We illustrated our methodology with a transaction level SystemC program that was subject to communication faults. Since transaction level modeling is based on the principle of separating inter-component communications from computations using the notion of transactions, designing fault-tolerant communication protocols is fundamental to transaction level modeling. This example illustrates the role of our methodology in dealing with faults that occur in such inter-component communications. A similar approach can also be easily applied to other communication errors in such applications.

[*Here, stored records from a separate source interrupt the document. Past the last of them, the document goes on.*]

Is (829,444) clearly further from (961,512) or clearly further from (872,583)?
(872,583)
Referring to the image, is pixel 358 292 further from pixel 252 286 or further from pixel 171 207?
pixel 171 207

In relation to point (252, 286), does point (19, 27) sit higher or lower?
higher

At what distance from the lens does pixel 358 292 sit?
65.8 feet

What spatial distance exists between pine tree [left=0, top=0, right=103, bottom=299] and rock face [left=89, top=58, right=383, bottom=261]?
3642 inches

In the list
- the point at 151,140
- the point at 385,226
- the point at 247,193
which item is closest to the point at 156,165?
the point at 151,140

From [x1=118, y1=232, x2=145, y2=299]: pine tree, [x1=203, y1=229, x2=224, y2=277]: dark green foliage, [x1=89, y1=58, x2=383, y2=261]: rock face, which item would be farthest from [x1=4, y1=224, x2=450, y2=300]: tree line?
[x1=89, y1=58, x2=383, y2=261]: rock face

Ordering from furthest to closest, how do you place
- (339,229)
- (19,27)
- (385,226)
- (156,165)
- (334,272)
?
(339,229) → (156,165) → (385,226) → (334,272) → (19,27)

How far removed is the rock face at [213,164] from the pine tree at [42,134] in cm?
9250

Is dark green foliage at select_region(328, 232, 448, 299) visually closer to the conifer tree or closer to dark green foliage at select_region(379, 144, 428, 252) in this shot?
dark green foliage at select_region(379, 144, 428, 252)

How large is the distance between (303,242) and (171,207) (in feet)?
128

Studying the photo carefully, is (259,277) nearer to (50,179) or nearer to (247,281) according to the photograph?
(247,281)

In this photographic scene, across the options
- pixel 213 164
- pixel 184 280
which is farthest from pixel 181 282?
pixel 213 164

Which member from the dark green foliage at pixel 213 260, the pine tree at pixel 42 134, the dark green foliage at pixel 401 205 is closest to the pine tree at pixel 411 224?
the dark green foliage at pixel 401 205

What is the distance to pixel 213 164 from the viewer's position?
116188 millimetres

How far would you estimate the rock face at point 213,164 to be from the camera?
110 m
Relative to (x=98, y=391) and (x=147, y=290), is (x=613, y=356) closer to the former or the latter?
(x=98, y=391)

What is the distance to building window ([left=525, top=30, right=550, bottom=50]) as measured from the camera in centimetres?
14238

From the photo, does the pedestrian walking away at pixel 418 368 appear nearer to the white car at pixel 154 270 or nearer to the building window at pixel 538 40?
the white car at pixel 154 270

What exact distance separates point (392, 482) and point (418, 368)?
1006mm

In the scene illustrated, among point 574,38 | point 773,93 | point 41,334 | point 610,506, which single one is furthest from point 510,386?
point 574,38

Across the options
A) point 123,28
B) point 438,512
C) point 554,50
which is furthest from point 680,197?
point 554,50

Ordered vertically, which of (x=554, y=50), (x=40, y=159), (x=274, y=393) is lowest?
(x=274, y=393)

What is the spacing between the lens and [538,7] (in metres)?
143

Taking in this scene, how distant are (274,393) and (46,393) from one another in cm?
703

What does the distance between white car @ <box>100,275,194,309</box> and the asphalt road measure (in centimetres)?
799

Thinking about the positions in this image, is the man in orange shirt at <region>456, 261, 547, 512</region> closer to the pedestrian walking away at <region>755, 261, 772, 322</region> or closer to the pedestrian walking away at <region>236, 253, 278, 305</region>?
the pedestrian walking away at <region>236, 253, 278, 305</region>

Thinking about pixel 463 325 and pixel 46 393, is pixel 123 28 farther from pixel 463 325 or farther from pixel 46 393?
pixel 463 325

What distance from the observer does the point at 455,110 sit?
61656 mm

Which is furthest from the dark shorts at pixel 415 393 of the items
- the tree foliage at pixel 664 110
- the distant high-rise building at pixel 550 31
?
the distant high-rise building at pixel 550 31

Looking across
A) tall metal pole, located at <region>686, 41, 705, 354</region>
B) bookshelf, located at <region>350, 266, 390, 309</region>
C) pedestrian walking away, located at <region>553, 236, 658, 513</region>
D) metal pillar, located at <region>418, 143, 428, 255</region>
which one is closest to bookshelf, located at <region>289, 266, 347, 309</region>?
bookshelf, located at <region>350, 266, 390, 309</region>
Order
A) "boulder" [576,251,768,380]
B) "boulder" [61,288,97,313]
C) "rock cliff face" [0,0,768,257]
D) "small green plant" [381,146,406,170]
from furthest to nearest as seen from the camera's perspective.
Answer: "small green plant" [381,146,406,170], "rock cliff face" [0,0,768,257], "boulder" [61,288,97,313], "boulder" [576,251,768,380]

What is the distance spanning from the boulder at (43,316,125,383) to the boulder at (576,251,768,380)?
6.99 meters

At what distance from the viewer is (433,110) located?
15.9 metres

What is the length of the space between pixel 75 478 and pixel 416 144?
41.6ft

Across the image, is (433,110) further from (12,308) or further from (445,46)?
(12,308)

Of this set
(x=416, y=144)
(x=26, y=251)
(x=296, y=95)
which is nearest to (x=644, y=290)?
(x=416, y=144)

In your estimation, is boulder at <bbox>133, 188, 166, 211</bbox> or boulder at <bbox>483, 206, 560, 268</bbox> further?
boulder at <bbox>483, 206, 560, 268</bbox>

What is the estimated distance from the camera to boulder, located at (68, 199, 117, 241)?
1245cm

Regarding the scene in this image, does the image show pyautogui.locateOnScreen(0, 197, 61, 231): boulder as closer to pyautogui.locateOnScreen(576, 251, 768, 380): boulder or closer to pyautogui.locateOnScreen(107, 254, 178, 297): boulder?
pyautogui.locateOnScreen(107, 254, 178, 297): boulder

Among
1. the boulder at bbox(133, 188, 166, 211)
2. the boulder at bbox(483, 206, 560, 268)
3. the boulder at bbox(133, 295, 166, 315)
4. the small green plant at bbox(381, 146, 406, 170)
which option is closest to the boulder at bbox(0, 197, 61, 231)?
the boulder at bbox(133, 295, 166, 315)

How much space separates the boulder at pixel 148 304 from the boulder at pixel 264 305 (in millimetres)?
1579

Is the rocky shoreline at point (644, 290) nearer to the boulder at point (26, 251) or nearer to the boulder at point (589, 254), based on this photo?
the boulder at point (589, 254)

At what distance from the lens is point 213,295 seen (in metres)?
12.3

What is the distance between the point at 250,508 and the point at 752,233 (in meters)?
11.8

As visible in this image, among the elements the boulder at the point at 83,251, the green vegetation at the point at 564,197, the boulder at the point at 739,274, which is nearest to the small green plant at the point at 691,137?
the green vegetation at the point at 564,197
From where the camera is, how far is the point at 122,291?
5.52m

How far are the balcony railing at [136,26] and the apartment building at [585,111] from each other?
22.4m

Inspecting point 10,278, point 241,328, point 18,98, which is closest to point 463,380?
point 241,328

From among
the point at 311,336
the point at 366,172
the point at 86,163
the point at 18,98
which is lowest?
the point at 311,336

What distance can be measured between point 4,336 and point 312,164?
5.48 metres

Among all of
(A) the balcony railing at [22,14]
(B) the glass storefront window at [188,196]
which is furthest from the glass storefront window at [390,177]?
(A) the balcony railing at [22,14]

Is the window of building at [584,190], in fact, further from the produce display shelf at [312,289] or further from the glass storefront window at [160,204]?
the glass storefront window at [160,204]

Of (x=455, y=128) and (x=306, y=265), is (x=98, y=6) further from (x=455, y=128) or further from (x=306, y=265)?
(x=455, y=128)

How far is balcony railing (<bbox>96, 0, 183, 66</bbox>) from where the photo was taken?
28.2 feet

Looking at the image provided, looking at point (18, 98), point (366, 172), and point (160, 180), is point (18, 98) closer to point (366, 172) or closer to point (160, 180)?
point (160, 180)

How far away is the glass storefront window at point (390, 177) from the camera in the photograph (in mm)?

There are several possible extensions of this work. The most direct extension is to automate the four steps involved in our method. As mentioned above, we expect that there is a significant potential to automate the first three steps although the last step may be difficult to automate fully. Hence, one future work in this context is to develop sufficient guidelines that will simplify the last step. There are new issues that have to be addressed in automating the first three steps. Specifically, regarding the first step, we need to annotate the abstract model in such a way that it would facilitate the generation of fault-tolerant model in the last step. Regarding the second step, the designer may want to enforce fault-containment. In particular, the designer may wish to guarantee that faults do not get propagated to several components at once. This information can be used to add restrictions on the communication amongst components to ensure compliance with this requirement. Regarding the fourth step, new rules need to be developed to ensure that any code added to the model to capture fault tolerance can indeed be realized in SystemC program. For example, we need rules that specify how atomic recovery actions will be captured in SystemC while preserving atomicity and recovery.